What they failed to get right was timing of the market transition, and timing is everything.
(Harry McCracken’s retrospective review of the Newton is a fun read.)
So, when is an anomoly worth noticing? And when is the right time to execute on the new model?
Google has been a great example of both in many ways. They cracked one of the key business models native to the Internet at just the right time…they weren’t first or even best, but they got it right when it mattered. Android is another example.
But social has been one challenge after another. They ignored the anomoly that was Twitter and Facebook (and Orkut!) and then executed poorly over and over again.
They don’t want to be behind the curve ever again and are deploying some market tests around the ubiquitous, wearable network – Google Glass.
But if they are leading on this vision of the new way, how do they know, and, importantly, how do other established businesses know that this is the moment the market shifts?
I’m not convinced we’ve achieved enough critical mass around the mobile transition to see the ubiquitous network as a serious place to operate.
The pureplay revenue models in the mobile space are incomplete. The levels of investment being made in mobile products and services are growing too fast. The biggest catalysts of commercial opportunity are not yet powerful enough to warrant total reinterpretations of legacy models.
The mobile market is at its high growth stage. That needs to play out before the next wave will get broader support.
The ubiquitous network is coming, but the fast train to success aka ‘mobile’ has arrived and left the station and everyone’s onboard.

+--

TO DO
**a.** In the essay, what is Google using to run market tests around the ubiquitous, wearable network?
**b.** Quote everything in the essay from "What they failed" down to "a fun read.)".
Rely only on the essay for your answers.

(Records from a data source)
+--

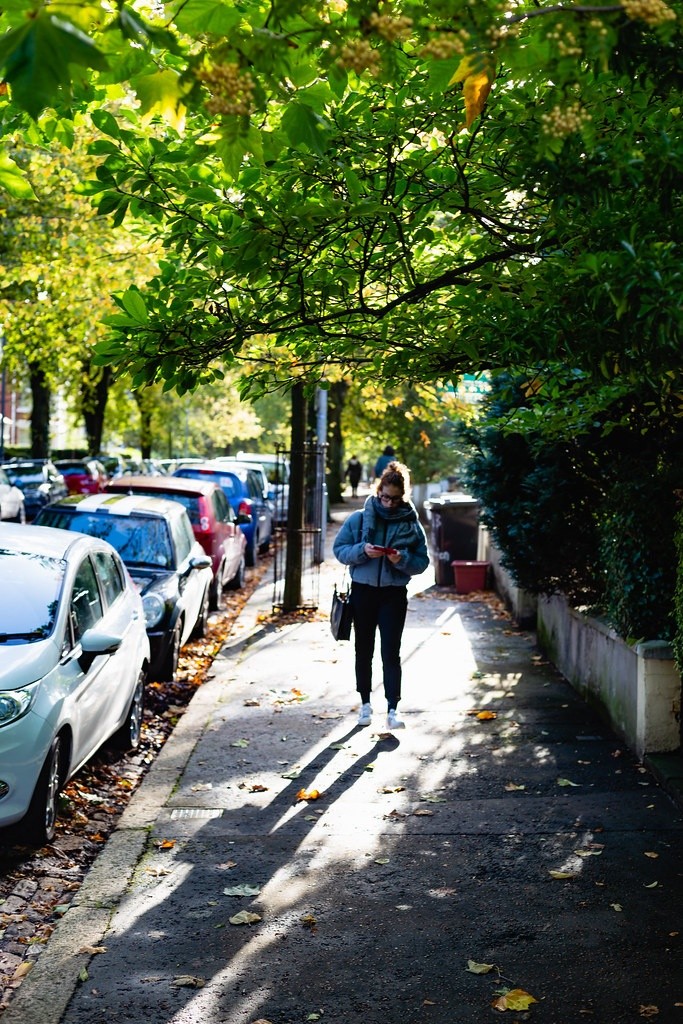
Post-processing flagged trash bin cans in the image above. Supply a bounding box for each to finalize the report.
[423,495,481,586]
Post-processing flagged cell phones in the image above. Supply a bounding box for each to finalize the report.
[374,545,397,555]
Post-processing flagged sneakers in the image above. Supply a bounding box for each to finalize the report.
[386,709,406,730]
[358,703,373,726]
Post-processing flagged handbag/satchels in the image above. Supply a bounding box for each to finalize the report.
[330,590,352,641]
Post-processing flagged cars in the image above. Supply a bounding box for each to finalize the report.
[30,492,216,684]
[0,450,290,533]
[105,474,253,613]
[0,521,158,846]
[171,462,279,568]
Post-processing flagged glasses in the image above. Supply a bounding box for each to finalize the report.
[380,489,403,504]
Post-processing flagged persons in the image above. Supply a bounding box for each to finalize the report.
[344,455,363,499]
[332,461,431,730]
[375,446,399,480]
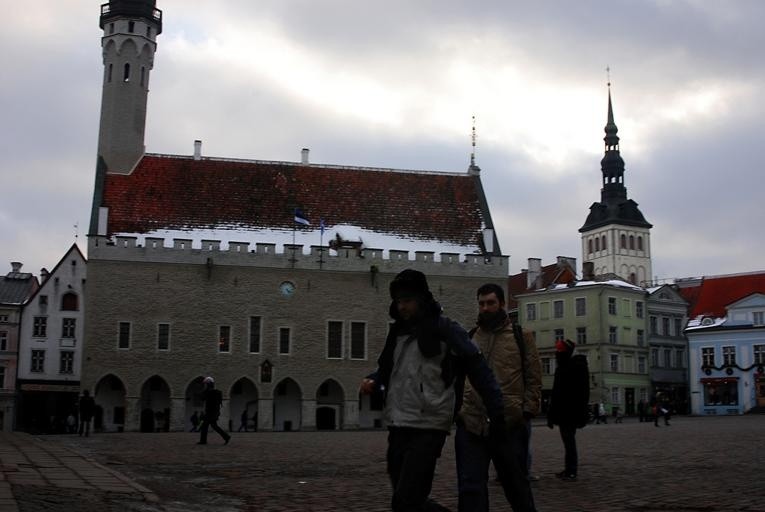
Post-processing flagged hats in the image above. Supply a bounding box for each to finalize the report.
[389,268,439,323]
[202,376,214,384]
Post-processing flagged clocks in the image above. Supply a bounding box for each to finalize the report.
[278,280,296,298]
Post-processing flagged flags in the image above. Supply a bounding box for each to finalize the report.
[293,209,311,225]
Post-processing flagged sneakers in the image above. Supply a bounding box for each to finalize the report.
[526,469,578,482]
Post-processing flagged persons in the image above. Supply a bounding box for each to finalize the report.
[545,338,592,483]
[190,411,200,432]
[589,397,673,428]
[200,409,204,432]
[360,269,507,510]
[66,411,76,434]
[236,408,251,432]
[198,375,231,444]
[78,390,96,437]
[456,282,542,509]
[251,410,257,431]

+--

RESPONSE LIST
**a.** Google Glass.

**b.**
What they failed to get right was timing of the market transition, and timing is everything.
(Harry McCracken’s retrospective review of the Newton is a fun read.)